Glasgow firm goes back to school on Highland project

Wick 1

GLASGOW-based roofing and cladding firm Curtis Moore is putting the finishing touches on its furthest north project to date – the Wick Community Campus in the Highlands.

The £48.5 million project, which will amalgamate Wick High School, South Primary and Pultneytown Academy Primary School, is being delivered by hub North Scotland, which was appointed as development partner by the Highland Council. Morrison Construction is acting as main contractor and Ryder Architects as architect. The project is due to be handed over this month.

Wick Community Campus will consist of two senior school teaching wings with a separate primary school with facilities including a swimming pool, fitness suite, library and three sports pitches.

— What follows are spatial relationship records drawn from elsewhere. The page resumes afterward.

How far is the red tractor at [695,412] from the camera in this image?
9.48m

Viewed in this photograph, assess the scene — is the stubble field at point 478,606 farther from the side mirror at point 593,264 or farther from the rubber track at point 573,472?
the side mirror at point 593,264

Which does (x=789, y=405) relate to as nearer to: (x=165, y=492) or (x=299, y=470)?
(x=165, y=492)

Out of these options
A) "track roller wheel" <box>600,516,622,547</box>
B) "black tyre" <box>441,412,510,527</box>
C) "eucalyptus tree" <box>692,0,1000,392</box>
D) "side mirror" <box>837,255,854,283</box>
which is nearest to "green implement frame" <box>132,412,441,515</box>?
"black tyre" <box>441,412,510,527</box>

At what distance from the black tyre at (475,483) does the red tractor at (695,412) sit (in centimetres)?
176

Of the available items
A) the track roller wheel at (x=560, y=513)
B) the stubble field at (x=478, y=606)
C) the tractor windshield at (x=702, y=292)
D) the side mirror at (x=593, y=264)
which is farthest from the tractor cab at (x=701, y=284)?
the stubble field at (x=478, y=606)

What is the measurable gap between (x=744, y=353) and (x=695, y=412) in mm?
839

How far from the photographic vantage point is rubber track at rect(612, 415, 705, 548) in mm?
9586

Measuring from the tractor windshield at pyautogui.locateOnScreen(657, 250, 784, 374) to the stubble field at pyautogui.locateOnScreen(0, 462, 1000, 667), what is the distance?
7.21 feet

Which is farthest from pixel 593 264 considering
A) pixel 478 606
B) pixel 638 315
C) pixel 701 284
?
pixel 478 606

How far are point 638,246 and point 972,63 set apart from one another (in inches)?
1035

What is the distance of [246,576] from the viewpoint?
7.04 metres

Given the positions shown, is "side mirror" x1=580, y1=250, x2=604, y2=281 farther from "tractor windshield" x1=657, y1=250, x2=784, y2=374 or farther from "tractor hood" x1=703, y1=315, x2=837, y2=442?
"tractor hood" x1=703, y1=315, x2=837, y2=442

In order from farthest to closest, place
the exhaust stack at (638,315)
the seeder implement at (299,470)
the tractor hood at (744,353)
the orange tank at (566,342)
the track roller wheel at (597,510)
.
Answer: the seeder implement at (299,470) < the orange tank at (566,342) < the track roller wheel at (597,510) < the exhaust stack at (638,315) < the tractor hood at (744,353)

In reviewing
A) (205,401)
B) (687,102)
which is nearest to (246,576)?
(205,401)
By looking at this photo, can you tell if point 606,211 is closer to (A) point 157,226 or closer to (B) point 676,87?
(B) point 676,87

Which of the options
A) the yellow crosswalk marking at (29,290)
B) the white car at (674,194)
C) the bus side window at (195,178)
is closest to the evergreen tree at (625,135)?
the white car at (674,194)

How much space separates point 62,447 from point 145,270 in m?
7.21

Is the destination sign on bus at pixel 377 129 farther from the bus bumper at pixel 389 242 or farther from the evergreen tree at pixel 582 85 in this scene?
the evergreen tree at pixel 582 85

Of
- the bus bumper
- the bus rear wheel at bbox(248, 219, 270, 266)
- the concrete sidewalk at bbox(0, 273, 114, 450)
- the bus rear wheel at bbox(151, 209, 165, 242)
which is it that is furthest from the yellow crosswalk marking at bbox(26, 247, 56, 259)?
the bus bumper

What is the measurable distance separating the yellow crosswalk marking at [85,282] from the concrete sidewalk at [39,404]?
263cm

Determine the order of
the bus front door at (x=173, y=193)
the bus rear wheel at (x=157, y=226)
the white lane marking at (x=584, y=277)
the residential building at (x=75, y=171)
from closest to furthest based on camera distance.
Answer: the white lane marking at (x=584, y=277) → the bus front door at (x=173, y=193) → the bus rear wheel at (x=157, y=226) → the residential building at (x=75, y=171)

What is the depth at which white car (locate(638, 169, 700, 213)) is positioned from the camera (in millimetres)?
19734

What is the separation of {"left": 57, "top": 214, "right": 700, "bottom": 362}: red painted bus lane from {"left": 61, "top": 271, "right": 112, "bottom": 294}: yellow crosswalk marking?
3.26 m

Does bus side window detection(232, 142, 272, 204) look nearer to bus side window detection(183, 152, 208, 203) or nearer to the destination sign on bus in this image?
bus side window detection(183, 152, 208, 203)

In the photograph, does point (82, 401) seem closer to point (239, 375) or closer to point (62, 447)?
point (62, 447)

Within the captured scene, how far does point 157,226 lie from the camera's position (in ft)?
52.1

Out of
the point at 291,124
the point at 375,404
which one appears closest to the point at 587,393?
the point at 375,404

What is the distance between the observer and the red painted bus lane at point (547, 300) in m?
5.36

“It is effectively finished; our involvement is complete bar a few variations pending,” project designer, Stuart Milne, told Project Scotland.

Curtis Moore commenced roofing works on the project in summer 2015 with the cladding works following after. Valued at £2.45 million, the works required 8,000m2 of Kalzip 400 standing seam roofing, which is rolled on-site from a coil of sheet metal, minimising road freight and allowing full-length sheets with no overlapping. Over 1,000m2 of Icopal ballasted inverted flat roofing was used, over 1,000m2 of Rodeca translucent polycarbonate cladding, anodised aluminium cassette rainscreen cladding and Equitone fibre cement rainscreen cladding. The site’s swimming pool required the use of perforated aluminium roof liners to provide acoustic performance and resistance to corrosion.

The firm’s furthest venture north did, however, create some logistical issues. Stuart Milne said, “The weather conditions in that part of the world can be quite inclement, particularly in the winter so that’s an obvious challenge and the logistical problems of getting particularly the Rodeca materials, which come from Germany.”

Stuart explained that the Rodeca materials were delivered in bulk from Germany via road and a private freight route.

Stuart said that Curtis Moore would consider its “reach” as “the whole of the British Isles because, in terms of the logistics of us based in Glasgow, Wick is no different from south of England”.

Curtis Moore also worked on the new Noss Primary School in Wick and recently won the contract to work on the new £8.2 million Tarbolton Community Campus in Ayrshire.